While a supportive partnership doesn’t seem like a big ask, a look into the normalised standards of both Julie and Julia’s time periods suggests that their marriages are relatively unique. Julia’s storyline falls in a period in which women, after having proved themselves in the workplace during the war, were pushed out of employment as men flooded the job market again, leaving them with limited career opportunities. Julia Child herself worked within the US Office of Strategic Services in Washington and abroad, before meeting her husband Paul and moving to France with him. The film shows that this move does not abate Julia’s thirst for occupation as she comments that ‘These wives don’t do anything here. That’s not me,’ to Paul’s agreement. Julia drifts listlessly between hat-making lessons and bridge classes but through Stanley Tucci’s incredible portrayal of Paul, it’s clear how much he wishes for her to find a true passion. Paul’s support of Julia’s culinary endeavours juxtaposes both normalised social attitudes towards working women, and cultural depictions of them at the time. Take The Thrill of It All (1963) for instance, where suburban housewife Beverly Boyer (Doris Day) becomes a successful television commercial star, much to her husband’s jealousy and resentment. After her husband launches a vengeful campaign of emotional manipulation, the ‘happy ending’ sees Beverly renounce her career and become a dutiful housewife again. This bleak conclusion feels like a twisted fable designed to warn women away from working. Against this, Paul’s support and pride in Julia’s successes is a breath of fresh air, both then and now.
This trend of male partners not supporting their wives’ careers unfortunately does not wane as we move into a more contemporary context. Despite the 50-year gap, Julie and Eric’s relationship also remains a more unique, positive portrayal of a respectful marriage. On screen, heterosexual relationships between working women and their partners often begin displaying strain when the women start a new job. With greater responsibility, less free time and a heightened passion for their work, understandably these women will not always prioritise their partners. Cue rampant jealousy and feelings of neglect, as their partners find themselves unable to cope with reduced attention. Remember Nate’s anger and resentment when Andy increasingly dedicates time to her job in The Devil Wears Prada (2006) or Denny’s jealousy towards Rita’s academic career in Educating Rita (1983)?
Julie and Julia similarly take new career paths, but their husbands support them in this change. Eric helps Julie set up her blog, spends evenings watching Julia Child’s cooking show to pander to Julie’s obsession, and helps her track down and tame obscure ingredients. Similarly, Paul encourages Julia’s culinary passion, finances her classes at Le Cordon Bleu, and after her first book rejection, reminds her that ‘[her] book is genius’, bolstering her throughout the writing process. While obviously all four characters are real figures, it seems likely that Ephron drew on her own marriage for inspiration as, in an interview, Pileggi describes a similar supportive relationship, giving honest and open feedback on each other’s work, and bouncing ideas off each other. With such a template to work from, it’s hardly surprising that Ephron’s depiction of Julie and Julia’s marriages is so successful and touching.

▶ _THE DATA_
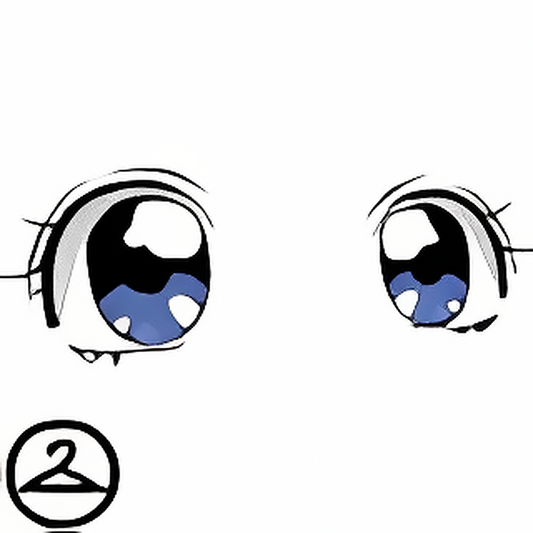 Simple Round Eyes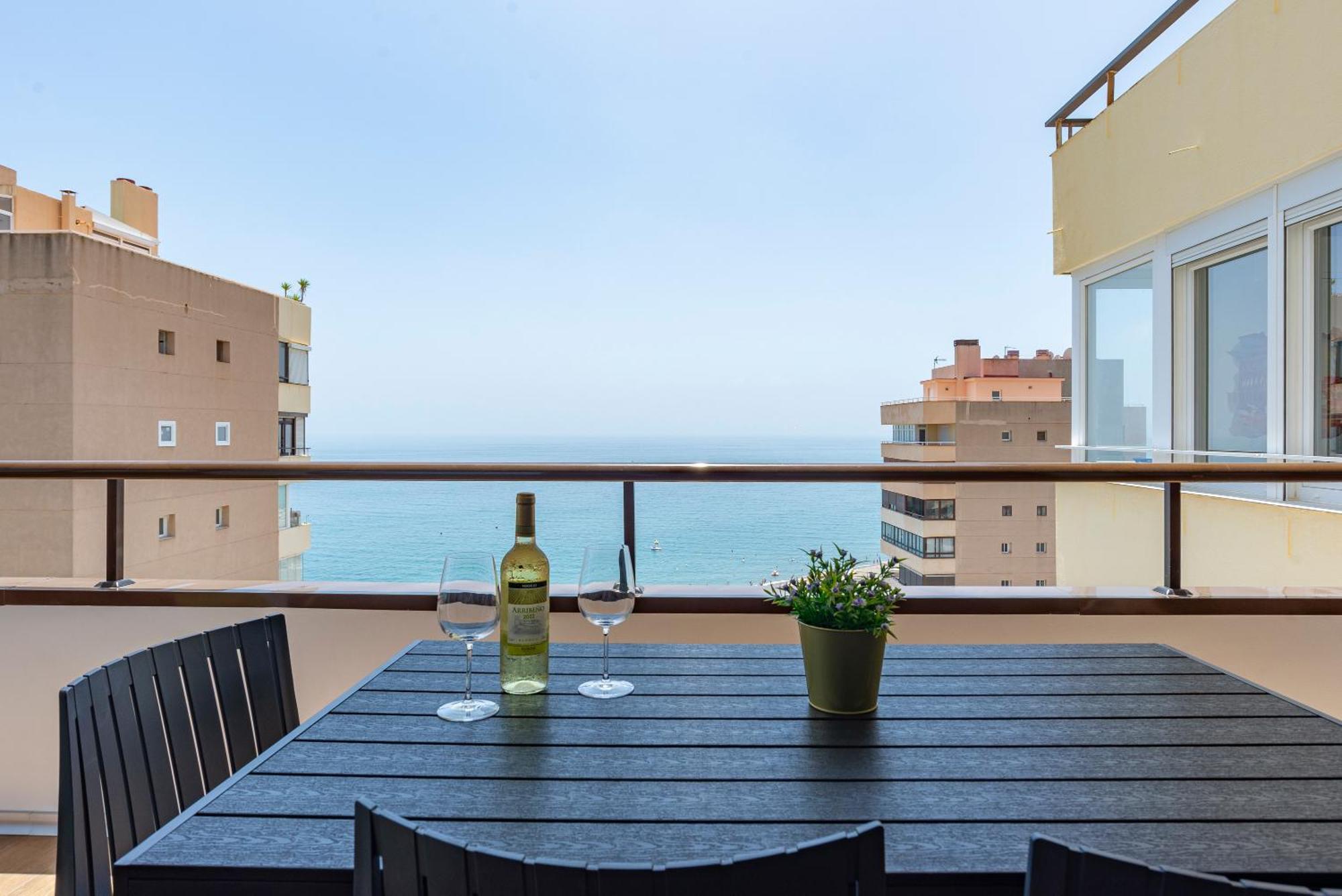 Apartamento Playamar Waterfront Exclusive And Views Tower 2 Fl 14 *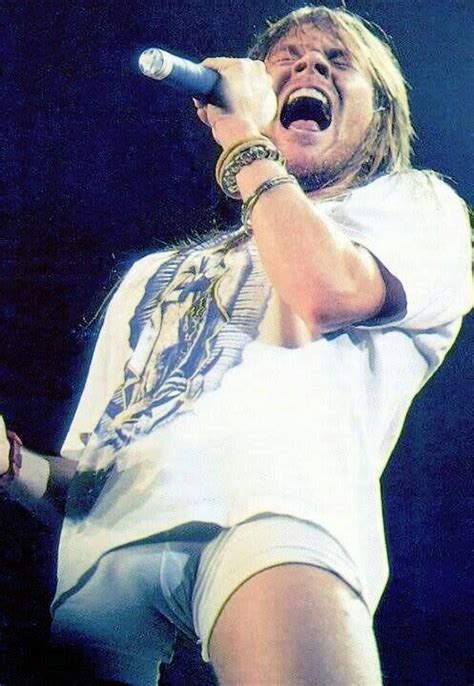 New Blog Axl Rose Guns N Roses Big Hair Bands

▶ _TASK DIRECTIONS_
Using the text about the supportive marriages, decide whether each statement agrees with it: (a) Paul pays for Julia's classes at Le Cordon Bleu. (b) In The Thrill of It All, Beverly keeps her career at the end. (c) Julia Child worked for the US Office of Strategic Services only in Washington. For each one, answer yes or no and quote the words of the text that settle it.

▶ _ANSWER_
(a) Yes: "finances her classes at Le Cordon Bleu"
(b) No: "the ‘happy ending’ sees Beverly renounce her career and become a dutiful housewife again"
(c) No: "worked within the US Office of Strategic Services in Washington and abroad"